Несколько заинтригованный, чиновник пошел в указанном направлении и вскоре оказался на длинном помосте, негусто заставленном столиками. Столики пустовали; почти все посетители (в основном – двойники) стояли слева, у балюстрады, и что-то разглядывали. Чиновник присоединился к их компании.
С этой стороны часть веток была спилена и открывался вид на лес. В золотых лучах предзакатного Просперо, косо падавших на яркую зелень листвы, плясали черные точки – далекие, неразличимые отсюда капризницы. А еще дальше над лесом возвышалось нечто, абсолютно невероятное здесь, в сотнях миль от побережья. Затонувшая “Атлантида”.
Огромный корабль ушел под воду почти без крена, задрав нос и опустив корму. За долгие годы Великой зимы течения наполовину занесли безжизненный остов песком и илом, в том же положении он остался и потом, когда вода схлынула. “Атлантида” словно вечно тонула в безбрежном зеленом океане.

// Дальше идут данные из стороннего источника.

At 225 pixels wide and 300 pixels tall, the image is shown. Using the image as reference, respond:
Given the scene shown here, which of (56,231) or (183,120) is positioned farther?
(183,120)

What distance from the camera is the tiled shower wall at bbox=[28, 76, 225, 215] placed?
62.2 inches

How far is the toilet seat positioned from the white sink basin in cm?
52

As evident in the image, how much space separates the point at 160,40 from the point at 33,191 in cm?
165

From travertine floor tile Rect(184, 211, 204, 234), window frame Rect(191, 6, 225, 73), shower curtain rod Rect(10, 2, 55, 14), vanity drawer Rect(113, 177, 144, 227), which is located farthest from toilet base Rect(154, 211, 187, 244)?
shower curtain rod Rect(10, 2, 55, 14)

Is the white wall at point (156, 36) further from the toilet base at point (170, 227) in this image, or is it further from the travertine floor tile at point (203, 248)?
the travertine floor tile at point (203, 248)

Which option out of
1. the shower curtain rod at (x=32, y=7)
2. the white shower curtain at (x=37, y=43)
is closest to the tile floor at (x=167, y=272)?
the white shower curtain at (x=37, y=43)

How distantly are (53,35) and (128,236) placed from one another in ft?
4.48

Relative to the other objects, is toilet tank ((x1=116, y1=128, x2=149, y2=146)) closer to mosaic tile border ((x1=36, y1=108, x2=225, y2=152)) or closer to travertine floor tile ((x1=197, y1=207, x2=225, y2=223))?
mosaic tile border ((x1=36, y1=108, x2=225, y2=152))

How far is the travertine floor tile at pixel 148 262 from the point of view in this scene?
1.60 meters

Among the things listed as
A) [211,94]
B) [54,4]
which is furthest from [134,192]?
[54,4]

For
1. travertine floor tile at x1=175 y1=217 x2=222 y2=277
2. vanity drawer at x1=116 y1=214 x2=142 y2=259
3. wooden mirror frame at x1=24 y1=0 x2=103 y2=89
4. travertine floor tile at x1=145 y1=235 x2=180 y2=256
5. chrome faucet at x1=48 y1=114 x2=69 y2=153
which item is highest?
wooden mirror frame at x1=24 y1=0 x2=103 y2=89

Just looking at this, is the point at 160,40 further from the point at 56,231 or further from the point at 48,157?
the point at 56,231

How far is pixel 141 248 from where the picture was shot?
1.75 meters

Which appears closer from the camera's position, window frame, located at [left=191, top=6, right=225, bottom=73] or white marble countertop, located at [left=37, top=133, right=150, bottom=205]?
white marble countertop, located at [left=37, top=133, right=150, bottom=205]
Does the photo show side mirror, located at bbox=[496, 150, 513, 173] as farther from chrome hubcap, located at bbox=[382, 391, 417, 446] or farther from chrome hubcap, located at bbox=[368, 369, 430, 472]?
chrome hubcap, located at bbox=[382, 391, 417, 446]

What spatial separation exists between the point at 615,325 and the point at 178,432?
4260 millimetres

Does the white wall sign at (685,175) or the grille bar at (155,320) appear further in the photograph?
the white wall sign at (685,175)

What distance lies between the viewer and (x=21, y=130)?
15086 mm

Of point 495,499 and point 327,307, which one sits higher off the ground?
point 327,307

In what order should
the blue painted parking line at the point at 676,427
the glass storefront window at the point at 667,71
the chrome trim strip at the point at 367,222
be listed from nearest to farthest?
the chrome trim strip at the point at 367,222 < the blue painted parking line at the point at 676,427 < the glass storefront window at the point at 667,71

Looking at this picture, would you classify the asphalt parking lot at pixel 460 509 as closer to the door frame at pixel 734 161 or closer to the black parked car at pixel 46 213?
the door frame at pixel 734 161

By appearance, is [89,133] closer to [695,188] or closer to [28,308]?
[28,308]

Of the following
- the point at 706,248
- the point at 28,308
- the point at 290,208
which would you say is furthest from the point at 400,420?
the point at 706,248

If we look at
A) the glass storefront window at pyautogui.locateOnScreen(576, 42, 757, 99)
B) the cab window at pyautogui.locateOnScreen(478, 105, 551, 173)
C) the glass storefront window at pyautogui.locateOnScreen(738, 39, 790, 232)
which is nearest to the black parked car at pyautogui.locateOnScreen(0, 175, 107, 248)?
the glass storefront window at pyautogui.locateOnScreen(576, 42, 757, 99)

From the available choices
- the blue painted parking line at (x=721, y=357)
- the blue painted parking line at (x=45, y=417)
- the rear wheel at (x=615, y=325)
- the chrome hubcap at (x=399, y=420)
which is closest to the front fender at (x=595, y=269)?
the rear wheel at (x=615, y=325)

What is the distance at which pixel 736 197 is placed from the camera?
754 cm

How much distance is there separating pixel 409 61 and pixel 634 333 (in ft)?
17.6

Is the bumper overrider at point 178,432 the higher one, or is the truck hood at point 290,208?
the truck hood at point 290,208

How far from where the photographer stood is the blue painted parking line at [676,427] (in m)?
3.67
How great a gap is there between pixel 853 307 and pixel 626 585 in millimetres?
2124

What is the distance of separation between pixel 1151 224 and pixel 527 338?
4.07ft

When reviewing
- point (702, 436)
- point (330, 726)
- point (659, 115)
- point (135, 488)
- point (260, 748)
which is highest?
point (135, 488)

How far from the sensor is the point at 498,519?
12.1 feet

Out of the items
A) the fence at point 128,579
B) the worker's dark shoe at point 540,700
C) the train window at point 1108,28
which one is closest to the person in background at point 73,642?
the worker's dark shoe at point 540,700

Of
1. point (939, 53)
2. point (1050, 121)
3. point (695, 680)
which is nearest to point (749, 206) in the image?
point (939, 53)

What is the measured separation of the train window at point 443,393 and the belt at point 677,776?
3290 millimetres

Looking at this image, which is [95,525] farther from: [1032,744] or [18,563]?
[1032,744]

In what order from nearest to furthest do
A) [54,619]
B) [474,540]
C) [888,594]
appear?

Сейчас через ржавые, облепленные ракушками останки переползали несметные орды орхидейных крабов; океанский гигант, превратившийся в яркую, разноцветную клумбу, казался чудом, превосходящим все хитросплетения Дворца Загадок.
Чиновник старался ухватить какое-то ускользавшее воспоминание – и не мог. Что-то такое про этот корабль рассказывали. Что-то интересное и важное. Что?
Он выбрал свободный столик, подтащил к нему стул и сел. Легкий бриз, дувший с далекого Океана, холодил лицо, шевелил волосы. Зашелестели листья, в воздух взвилась пернатая змея – бывшая малиновка, а может, и вилохвостый зяблик. Мысль о благородном древолазающем происхождении рода человеческого навевала странную умиротворенность. И почему только люди не возвращаются домой, это же так легко сделать.
Чиновник взглянул на стол и увидел контуры ворона. Надо было как-то реагировать, но он не успел – прямо на нарисованную птицу упала тень огромной птичьей головы. Рядом со столиком стоял Ворон.
“Грегорьян!” – отшатнулся чиновник, но тут же вспомнил рассказ Орфелина, затравленные глаза врача, его одержимость “Черным Зверем” и огляделся. Все столы, все перегородки этой забегаловки были украшены поблекшими изображениями птиц и животных. У страха глаза велики.